Amallely Morales
Agencia Reforma

CIUDAD DE MÉXICO.-A 14 años de que la Ciudad de México se sumara a un compromiso internacional para atender los derechos de las personas con discapacidad, la Comisión de Derechos Humanos (CDH) urgió a las autoridades erradicar la violencia a mujeres con discapacidad.

El 30 de marzo de 2007, México firmó la Convención Sobre los Derechos de las Personas con Discapacidad y ratificó su protocolo facultativo, que lo comprometió a respetar, proteger, promover y garantizar los derechos humanos de las personas con discapacidad.

El modelo, recordó la CDH, propone cambiar el paradigma con el que se veía y trataba a esta población, de una visión médico-asistencial a una social.

Sin embargo, a 14 años, uno de los mayores retos es la violencia que se ejerce a las mujeres con discapacidad.

* Datos sin procesar:
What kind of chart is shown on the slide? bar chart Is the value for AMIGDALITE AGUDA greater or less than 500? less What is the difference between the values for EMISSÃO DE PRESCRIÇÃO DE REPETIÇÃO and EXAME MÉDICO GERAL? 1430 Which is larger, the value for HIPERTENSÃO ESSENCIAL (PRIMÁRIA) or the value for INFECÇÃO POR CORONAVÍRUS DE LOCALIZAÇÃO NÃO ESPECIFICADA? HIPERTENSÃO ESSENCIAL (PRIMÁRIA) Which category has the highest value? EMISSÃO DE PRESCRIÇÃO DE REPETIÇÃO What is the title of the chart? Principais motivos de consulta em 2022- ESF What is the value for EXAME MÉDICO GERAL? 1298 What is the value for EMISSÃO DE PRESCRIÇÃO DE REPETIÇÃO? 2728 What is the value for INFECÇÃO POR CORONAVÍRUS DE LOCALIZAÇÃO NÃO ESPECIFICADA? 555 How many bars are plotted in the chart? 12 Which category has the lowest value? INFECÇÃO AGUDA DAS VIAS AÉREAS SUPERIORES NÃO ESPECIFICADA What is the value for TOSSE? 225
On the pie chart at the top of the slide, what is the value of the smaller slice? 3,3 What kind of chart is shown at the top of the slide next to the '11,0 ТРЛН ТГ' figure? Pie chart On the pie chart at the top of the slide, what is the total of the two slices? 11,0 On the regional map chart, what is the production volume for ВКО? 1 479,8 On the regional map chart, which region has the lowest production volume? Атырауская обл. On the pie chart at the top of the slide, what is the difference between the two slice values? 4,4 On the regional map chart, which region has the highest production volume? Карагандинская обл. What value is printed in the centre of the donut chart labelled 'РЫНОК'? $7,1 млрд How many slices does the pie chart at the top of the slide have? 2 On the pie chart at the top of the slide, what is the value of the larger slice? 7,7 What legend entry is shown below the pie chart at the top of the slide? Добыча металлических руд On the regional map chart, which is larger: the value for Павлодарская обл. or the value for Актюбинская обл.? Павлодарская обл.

* Lista de tareas:
- 1) Según el fragmento citado, ¿en qué fecha firmó México la Convención sobre los Derechos de las Personas con Discapacidad?
- 2) Reproduce tal cual el fragmento citado desde "El 30 de marzo" hasta "las mujeres con discapacidad.".

* Respuestas:
- 1) El 30 de marzo de 2007.

- 2)
El 30 de marzo de 2007, México firmó la Convención Sobre los Derechos de las Personas con Discapacidad y ratificó su protocolo facultativo, que lo comprometió a respetar, proteger, promover y garantizar los derechos humanos de las personas con discapacidad.

El modelo, recordó la CDH, propone cambiar el paradigma con el que se veía y trataba a esta población, de una visión médico-asistencial a una social.

Sin embargo, a 14 años, uno de los mayores retos es la violencia que se ejerce a las mujeres con discapacidad.